MN is really one of the most puritan, morally-rigid places I know - everything's so black and white. I see that "perv" is today's word of the day. Pathetic

Spade a spade and all that though?

He's an grim old perv and seems happy to own it.

Not sure how that's puritanical?

LlynTegid · 30/05/2023 12:46

I think it's wrong, and you should consider whether or not you want a relationship with someone who seems to think it OK.

Nanny0gg · 30/05/2023 13:29

YouAreNotBatman · 30/05/2023 10:23

Disagree

Oh dear. Best bin off my husband of 40+ years then

But I wouldn't like him perving over 20 year olds

SummerSimmer · 30/05/2023 13:31

I follow Harry Styles, am I a 54 year old female pervert?

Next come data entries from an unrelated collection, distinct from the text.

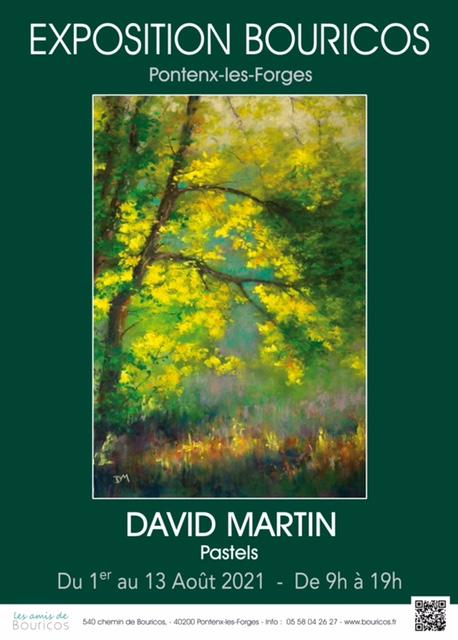 Exposition de Pastels par David Martin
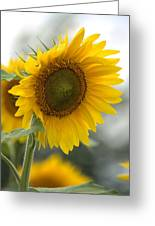Sunflower Portrait Greeting Card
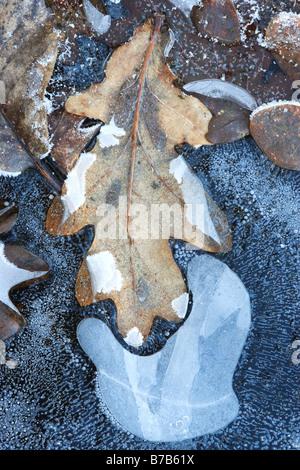 Oak Leaf Frozen in Pond Ice. - Stock Photo
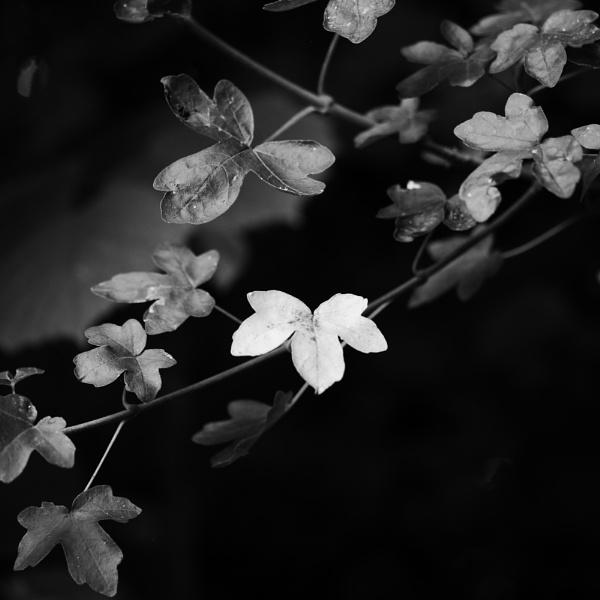 last glow by Griff2012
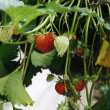Strawberry plant — Foto de stock #10134064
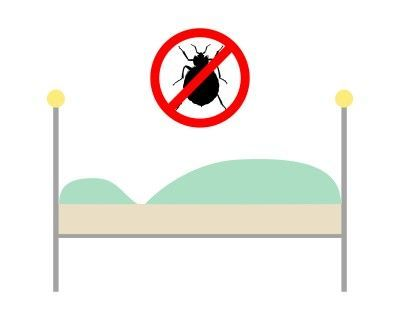 10 Ways To Get Rid Of Bed Bugs Naturally!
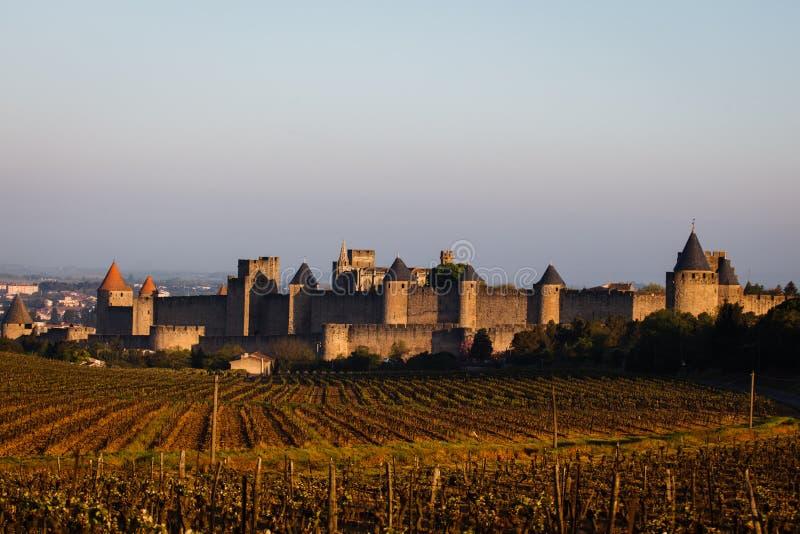 Les remparts médiévaux de vignes murent des tours de château image libre de droits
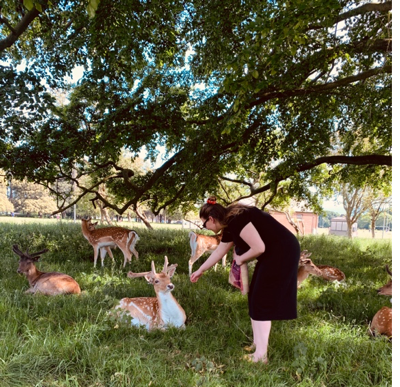 park with deers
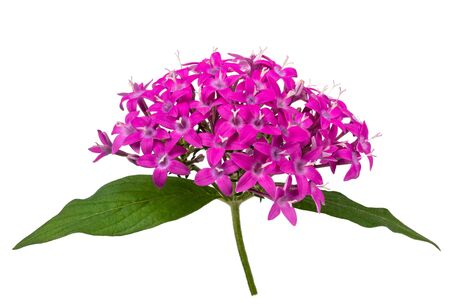 Pentas flowers isolated on white background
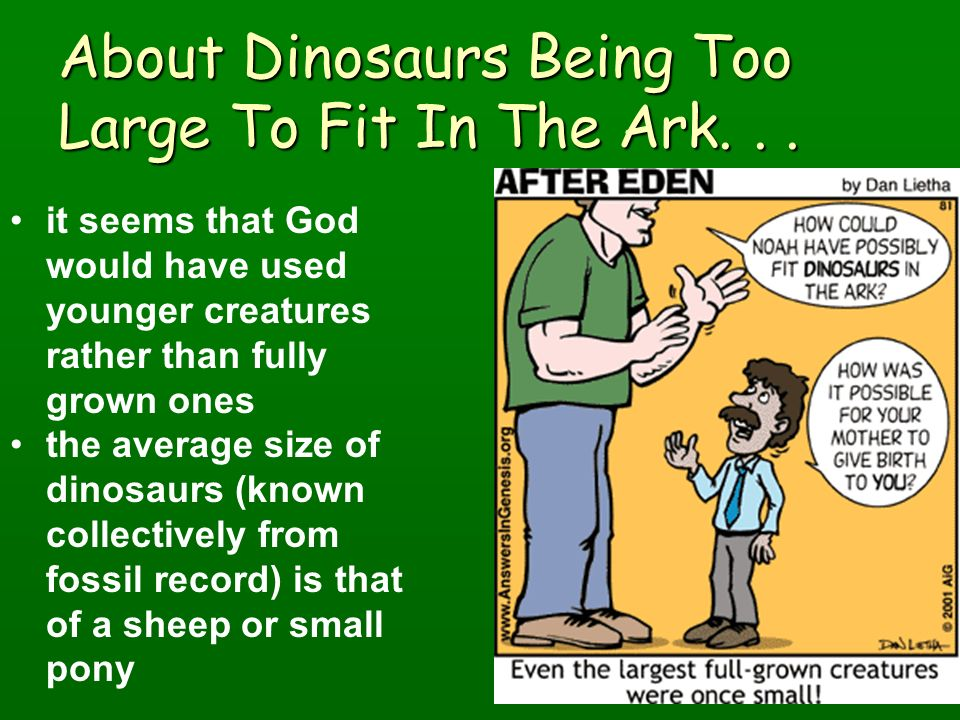 About Dinosaurs Being Too Large To Fit In The Ark. . .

Nanny0gg · 30/05/2023 13:32

SummerSimmer · 30/05/2023 13:31

I follow Harry Styles, am I a 54 year old female pervert?

Do you like his music or just his looks?

SummerSimmer · 30/05/2023 13:33

Looks and charisma.

lljkk · 30/05/2023 13:37

Why can't you just TALK to him? Ask him outright,
"I see you follow all these very young ladies on Insta. Are you perving over them or what?"

I don't remember who I 'follow' on Instagram, I look at it very rarely.

SummerSimmer · 30/05/2023 13:48

Thing is he’s still going to be attracted to such women if he follows them or not.

MrsSkylerWhite · 30/05/2023 13:49

Yep, you’re right, it’s gross.

RegimentalSturgeon · 30/05/2023 14:13

Some posters appear utterly clueless as to how human sexuality actually works.